Grenfell. The big question on everyone’s mind is how did this happen? Yes, how? That’s a question for another day. I won’t even go there. The fact is that people lost their lives in terrible circumstances, and guess what, this might have been prevented.
My more immediate question is ‘why?’ This fire, (however it started) didn’t need to turn into a complete tragedy. I’m no fan of high-rises, but they are an established form of social housing in cities. They have enabled people to live fairly centrally, and they house many families. In a time of housing shortages and growing populations, these buildings have practical value. However, many of these blocks were constructed in the 1970s, and not updated. Without proper safety upgrades, high-rises are inherently dangerous when it comes to fire breaking out. The important thing then is to make sure that they safe, and that there are enough protections against fire spreading throughout the entire structure. It’s not rocket science. Surely we have enough fire protection technology to make sure that the people living in towers are safe? Things like fire safety doors (were there any in Grenfell?) and windows to prevent flames and smoke spreading. Reliable fire warning systems. Decent exit access, fire escapes on every floor, floor sprinkler systems, non-hazardous building and construction materials deployed on the building’s framework. Also, a fire inspection once a month and a health and safety officer employed to check for fire hazards. All of this costs money, of course, but far cheaper than acquiring valuable land and building new houses and flats.

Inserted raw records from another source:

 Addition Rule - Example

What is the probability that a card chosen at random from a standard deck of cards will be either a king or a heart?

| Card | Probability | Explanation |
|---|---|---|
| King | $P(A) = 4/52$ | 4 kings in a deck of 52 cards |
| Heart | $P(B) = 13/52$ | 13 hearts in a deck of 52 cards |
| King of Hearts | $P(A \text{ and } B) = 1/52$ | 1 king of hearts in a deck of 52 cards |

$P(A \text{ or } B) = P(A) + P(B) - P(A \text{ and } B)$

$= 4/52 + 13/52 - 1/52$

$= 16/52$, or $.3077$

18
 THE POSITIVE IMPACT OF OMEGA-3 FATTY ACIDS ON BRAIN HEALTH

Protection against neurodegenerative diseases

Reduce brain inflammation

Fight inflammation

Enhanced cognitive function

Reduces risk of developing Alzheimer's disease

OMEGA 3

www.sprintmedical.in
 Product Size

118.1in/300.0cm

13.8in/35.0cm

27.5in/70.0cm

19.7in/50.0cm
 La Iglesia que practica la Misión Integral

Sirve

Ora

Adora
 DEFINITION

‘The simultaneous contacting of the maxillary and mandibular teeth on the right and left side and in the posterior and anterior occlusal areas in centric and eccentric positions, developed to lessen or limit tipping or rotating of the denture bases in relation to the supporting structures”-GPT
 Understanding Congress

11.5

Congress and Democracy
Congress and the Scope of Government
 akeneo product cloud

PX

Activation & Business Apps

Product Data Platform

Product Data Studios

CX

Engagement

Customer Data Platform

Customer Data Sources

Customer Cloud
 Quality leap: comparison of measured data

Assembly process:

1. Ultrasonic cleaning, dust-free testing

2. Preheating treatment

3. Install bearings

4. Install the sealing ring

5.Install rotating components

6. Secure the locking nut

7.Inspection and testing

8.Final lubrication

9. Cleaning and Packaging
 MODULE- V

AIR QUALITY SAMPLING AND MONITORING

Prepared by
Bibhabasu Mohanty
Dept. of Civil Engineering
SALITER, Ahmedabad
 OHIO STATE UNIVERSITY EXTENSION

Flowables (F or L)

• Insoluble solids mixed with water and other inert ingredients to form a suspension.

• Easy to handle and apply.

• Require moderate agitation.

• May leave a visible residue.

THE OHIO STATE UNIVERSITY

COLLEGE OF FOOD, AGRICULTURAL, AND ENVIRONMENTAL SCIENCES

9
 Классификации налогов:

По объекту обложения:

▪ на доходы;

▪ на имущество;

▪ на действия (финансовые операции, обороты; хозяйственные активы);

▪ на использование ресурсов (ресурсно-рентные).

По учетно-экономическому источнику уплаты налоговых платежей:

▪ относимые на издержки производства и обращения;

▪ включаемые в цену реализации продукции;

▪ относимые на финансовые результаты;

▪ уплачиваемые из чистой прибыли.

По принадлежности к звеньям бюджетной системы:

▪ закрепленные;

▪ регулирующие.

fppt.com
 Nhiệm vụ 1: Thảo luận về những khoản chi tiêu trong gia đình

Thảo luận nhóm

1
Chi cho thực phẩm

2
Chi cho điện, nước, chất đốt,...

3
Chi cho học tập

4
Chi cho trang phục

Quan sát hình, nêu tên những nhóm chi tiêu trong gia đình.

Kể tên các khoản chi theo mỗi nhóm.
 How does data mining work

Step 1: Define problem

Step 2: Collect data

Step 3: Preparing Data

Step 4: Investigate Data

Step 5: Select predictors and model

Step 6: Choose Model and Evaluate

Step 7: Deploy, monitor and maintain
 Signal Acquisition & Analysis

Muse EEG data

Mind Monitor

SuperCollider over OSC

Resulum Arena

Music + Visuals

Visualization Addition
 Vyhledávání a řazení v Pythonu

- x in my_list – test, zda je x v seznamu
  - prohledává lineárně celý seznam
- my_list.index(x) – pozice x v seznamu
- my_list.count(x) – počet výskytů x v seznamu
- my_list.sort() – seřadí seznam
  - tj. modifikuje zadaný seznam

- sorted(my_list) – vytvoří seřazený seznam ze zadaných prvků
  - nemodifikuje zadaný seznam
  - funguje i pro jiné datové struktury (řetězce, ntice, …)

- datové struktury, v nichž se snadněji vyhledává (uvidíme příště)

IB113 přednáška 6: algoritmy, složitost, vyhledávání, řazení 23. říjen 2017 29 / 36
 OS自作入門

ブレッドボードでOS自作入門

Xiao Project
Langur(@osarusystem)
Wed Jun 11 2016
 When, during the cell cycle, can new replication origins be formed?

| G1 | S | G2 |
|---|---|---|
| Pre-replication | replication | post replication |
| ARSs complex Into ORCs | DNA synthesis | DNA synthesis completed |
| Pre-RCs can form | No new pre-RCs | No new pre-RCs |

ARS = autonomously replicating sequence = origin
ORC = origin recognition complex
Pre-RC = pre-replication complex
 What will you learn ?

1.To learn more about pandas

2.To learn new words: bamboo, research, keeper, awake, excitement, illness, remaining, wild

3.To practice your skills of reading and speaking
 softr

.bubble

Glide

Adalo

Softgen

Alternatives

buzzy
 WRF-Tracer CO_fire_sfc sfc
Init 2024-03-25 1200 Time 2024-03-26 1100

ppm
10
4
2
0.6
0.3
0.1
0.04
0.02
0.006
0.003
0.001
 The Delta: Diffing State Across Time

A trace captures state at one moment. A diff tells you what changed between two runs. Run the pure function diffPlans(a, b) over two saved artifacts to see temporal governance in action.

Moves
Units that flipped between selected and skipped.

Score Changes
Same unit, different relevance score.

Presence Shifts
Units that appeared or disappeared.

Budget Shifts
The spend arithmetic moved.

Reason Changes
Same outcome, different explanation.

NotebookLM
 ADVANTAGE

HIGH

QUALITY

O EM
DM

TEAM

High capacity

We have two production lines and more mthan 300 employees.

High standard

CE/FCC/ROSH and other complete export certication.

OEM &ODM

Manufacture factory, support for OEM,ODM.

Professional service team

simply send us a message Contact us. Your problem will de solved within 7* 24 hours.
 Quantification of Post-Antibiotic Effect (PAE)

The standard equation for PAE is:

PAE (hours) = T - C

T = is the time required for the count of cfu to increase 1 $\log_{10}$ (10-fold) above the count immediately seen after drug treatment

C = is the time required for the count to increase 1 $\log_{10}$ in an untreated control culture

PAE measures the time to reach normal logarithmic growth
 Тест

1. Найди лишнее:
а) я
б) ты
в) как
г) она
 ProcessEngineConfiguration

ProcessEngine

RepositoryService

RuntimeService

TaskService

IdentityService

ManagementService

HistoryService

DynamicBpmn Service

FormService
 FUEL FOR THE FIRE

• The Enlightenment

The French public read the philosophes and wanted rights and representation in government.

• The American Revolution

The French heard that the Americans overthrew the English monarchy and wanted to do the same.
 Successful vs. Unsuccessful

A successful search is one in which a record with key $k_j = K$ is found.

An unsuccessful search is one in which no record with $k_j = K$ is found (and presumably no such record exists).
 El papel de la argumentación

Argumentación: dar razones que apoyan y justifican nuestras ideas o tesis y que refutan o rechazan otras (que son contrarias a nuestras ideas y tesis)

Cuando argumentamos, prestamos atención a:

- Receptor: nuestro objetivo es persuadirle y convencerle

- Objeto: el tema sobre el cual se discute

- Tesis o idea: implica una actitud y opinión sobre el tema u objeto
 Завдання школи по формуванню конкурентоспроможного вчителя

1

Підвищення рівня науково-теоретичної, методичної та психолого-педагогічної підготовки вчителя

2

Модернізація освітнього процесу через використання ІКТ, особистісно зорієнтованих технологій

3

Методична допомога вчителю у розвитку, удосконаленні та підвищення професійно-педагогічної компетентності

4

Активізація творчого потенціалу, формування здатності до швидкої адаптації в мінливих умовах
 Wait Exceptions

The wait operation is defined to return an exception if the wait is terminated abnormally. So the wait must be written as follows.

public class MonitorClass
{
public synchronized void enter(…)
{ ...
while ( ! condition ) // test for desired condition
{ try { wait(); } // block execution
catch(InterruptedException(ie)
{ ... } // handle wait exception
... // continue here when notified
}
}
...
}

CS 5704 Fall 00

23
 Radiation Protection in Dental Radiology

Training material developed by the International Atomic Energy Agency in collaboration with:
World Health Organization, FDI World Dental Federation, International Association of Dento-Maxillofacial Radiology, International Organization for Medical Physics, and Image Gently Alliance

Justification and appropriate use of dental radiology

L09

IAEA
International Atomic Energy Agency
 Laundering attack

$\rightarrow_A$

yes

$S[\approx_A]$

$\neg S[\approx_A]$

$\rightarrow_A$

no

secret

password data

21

Money. Oh, and Tory that’s the other keyword. Kensington and Chelsea’s council employed Ryder, a construction firm to carry out the 10 million pound ‘refurb’ which they completed last year. Ryder claims they adhered to all the safety codes and regulations in place. Really? Okay. So what were those regulations, and how come they used hazardous cladding on the building’s exterior – which allegedly caused the fire to spread rapidly on the outside of the tower block? Why all these cosmetic enhancements? New windows, the outside of the building looking spruce, and little thought given to fire protection? According to Barney Davis writing in the Evening Standard, the Grenfell residents association have urged action on fire safety for years, and have now drawn the conclusion that the council is not only uninterested in the residents’ safety, but actively promoting the decline of social housing in the area. Why? Communities out, investors in? Is that it?
Meanwhile, Gavin ‘chipmunk’ Barwell, that guy promoted to May’s chief of staff after losing his Croydon seat in the recent election, has questions to answer. As Housing Minister, he blithely ignored the coroner’s recommendation of a fire safety regulation review, after the Camberwell fire in 2009 where several died following an outbreak of fire.
So that’s the way of things here. People’s lives don’t matter. What is important is making money, and shaving social costs to the bone. Will it ever change? Not if the last vote is anything to go by. Labour may have won seats, but they are still on the verges, and now we have the prospect of an unholy alliance between the Tories and the DUP. Result!